A Child’s Age Matters

Children are going to have different needs at different ages. For example, very young children may be confused and scared, while a teenager may be self-conscious or angry about their situation. Keep the age of the child in mind when explaining things, such as procedures and treatment. In general, the younger the child, the simpler the terms should be.

Working with Parents

It is important healthcare works also understand they need to work with the parents of their patients. Depending on the age of the pediatric patients, parents may have varied involvement. Keep in mind, parents can influence how their child reacts to a certain situation. In some instances, parents can transfer their own anxiety onto their child and make a situation worse. There are other cases where a parent’s presence is invaluable and helps calm the situation.

Parents may be fearful and not fully understand what is going on. Take the time to answer their questions and provide the needed information. Even adults can become overwhelmed with all the medical equipment, procedures and terminology. Keep in mind that people of all ages tend to feel less fearful if they have some knowledge and understanding about what is going on.

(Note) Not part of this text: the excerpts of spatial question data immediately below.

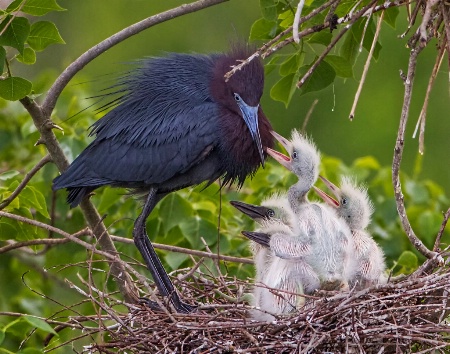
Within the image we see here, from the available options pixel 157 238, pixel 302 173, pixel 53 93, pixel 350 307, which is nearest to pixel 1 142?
pixel 157 238

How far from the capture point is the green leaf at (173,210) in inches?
192

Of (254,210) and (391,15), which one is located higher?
(391,15)

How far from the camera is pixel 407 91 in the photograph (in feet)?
11.9

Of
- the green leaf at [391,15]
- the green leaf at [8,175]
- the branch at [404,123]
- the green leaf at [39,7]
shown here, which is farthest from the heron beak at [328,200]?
the green leaf at [39,7]

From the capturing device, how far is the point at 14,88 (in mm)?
3951

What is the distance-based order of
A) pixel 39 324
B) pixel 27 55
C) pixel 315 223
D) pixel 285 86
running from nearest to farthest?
pixel 39 324 → pixel 27 55 → pixel 315 223 → pixel 285 86

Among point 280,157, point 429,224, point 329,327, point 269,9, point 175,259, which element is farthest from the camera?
point 429,224

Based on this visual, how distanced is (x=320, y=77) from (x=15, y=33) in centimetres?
131

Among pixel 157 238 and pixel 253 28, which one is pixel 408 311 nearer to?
pixel 253 28

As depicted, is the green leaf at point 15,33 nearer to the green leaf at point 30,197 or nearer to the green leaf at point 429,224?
the green leaf at point 30,197

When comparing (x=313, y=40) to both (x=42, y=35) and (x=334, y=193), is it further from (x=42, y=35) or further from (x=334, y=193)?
(x=42, y=35)

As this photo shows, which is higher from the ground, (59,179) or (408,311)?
(59,179)

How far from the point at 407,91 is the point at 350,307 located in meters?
0.81

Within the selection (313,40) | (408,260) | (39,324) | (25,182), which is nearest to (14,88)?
(25,182)
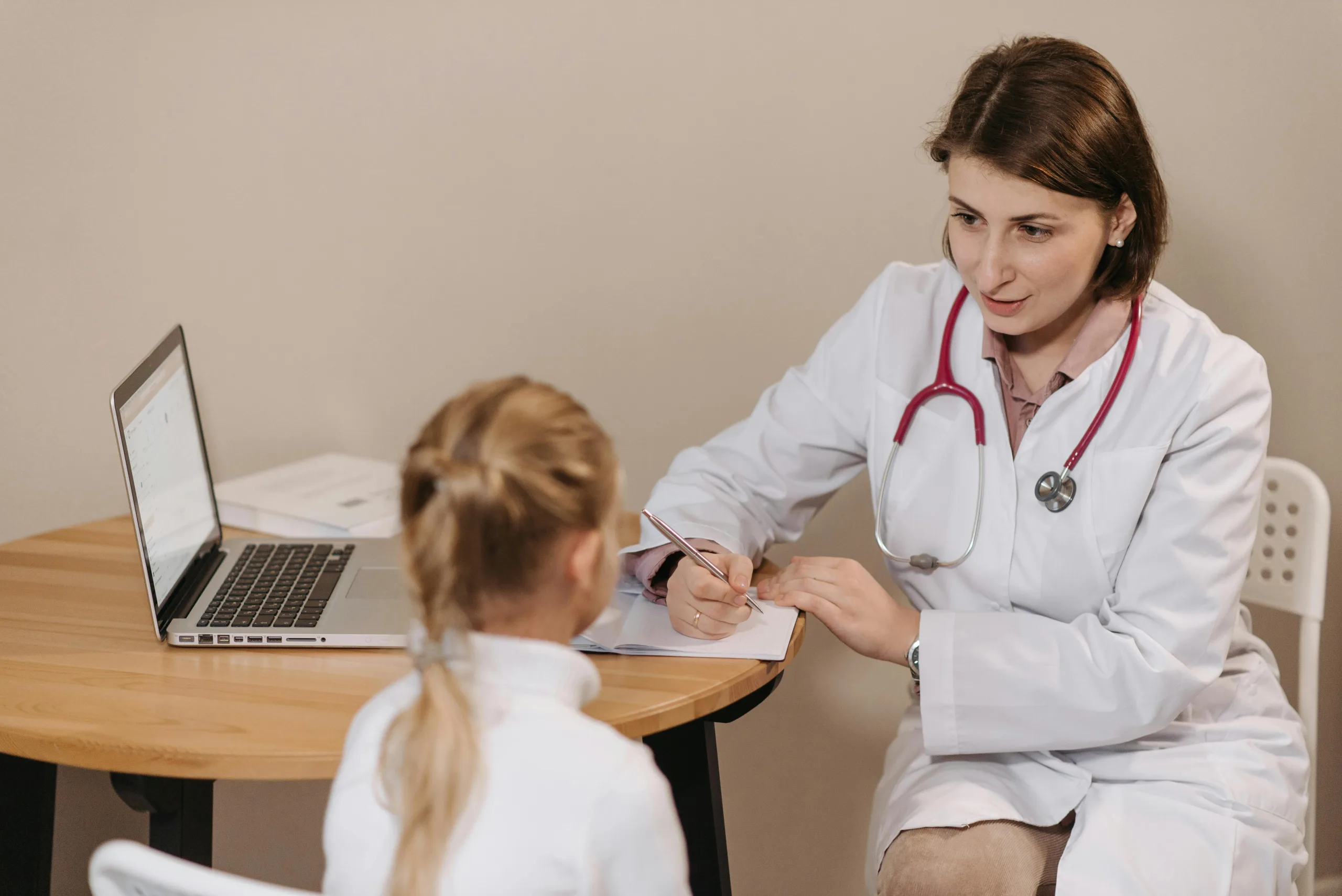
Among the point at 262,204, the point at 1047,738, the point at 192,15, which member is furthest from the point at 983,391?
the point at 192,15

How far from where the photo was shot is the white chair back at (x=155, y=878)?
75 centimetres

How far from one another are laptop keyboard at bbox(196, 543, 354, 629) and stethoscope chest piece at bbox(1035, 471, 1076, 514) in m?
0.83

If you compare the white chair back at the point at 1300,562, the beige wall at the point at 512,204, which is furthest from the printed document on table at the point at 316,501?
the white chair back at the point at 1300,562

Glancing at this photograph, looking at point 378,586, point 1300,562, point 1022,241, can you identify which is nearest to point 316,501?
point 378,586

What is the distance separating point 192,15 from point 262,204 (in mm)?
291

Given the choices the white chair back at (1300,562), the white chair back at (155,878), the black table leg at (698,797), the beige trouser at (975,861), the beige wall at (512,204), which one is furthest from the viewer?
the beige wall at (512,204)

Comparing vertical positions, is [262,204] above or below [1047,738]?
above

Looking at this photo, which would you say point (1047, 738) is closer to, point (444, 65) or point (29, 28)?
point (444, 65)

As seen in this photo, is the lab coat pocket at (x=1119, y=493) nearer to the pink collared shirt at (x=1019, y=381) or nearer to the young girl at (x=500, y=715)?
the pink collared shirt at (x=1019, y=381)

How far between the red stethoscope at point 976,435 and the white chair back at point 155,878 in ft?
2.86

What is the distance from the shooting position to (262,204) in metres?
1.88

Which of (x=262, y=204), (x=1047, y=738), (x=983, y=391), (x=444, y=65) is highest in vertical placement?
(x=444, y=65)

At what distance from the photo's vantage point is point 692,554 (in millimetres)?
1311

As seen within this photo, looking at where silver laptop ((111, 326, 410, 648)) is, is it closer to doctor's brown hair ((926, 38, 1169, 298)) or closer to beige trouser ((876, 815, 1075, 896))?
beige trouser ((876, 815, 1075, 896))
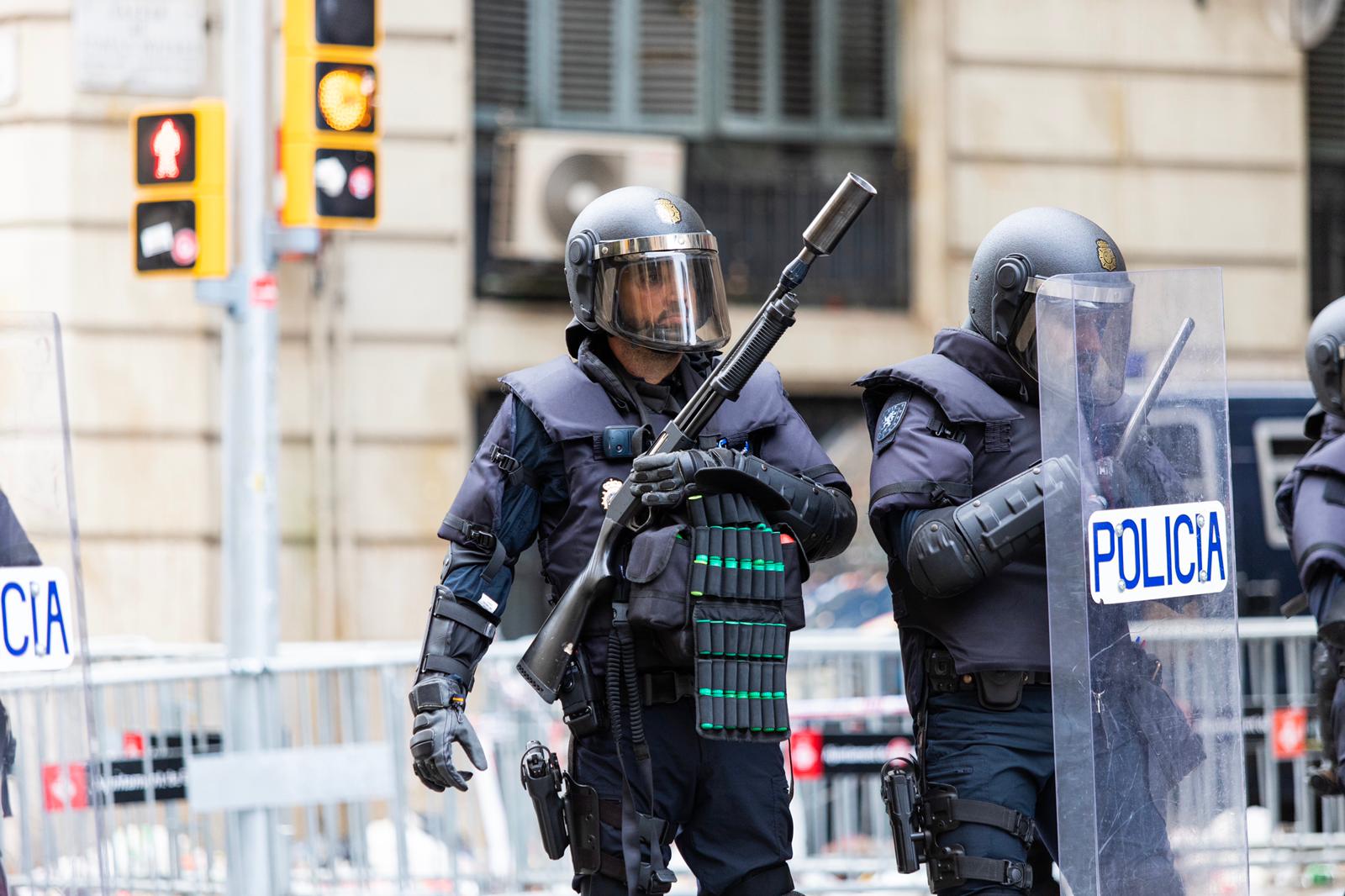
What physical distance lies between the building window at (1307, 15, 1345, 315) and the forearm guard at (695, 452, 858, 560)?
335 inches

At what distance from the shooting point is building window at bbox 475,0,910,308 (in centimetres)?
1120

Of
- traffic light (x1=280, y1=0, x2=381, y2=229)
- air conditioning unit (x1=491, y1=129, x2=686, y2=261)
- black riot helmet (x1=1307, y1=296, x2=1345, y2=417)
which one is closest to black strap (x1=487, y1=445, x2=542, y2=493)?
black riot helmet (x1=1307, y1=296, x2=1345, y2=417)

Keep the Child’s Rights in Mind

Children have the same rights to medical care and privacy as adults do. Don’t overlook their needs just because of their age. In some situations, depending on the age of the child they may play a role in deciding about their care. Although legally, children will need to have a parent or legal guardian consent to treatment or medical procedures, older children and teens may want to have their opinion heard.

Use Resources

Many healthcare facilities have social workers who may be able to help with specific issues regarding pediatric patients. In addition, hospitals and rehabilitation centers with a large pediatric population may also employ child life specialists. Child life specialists are trained to work with children who are dealing with medical issues. They can provide explanations of procedures, activities during downtime and a distraction during procedures.

Dealing with Difficult Situations

Dealing with children facing medical issues, including life threatening situations, can be emotionally challenging for workers. Healthcare workers are often compassionate, which makes it difficult to avoid feeling bad for the families involved. It is important healthcare workers continue to be empathetic and kind, but not to overstep boundaries. Getting involved in personal family issues or becoming too attached is not a good idea for your own well-being.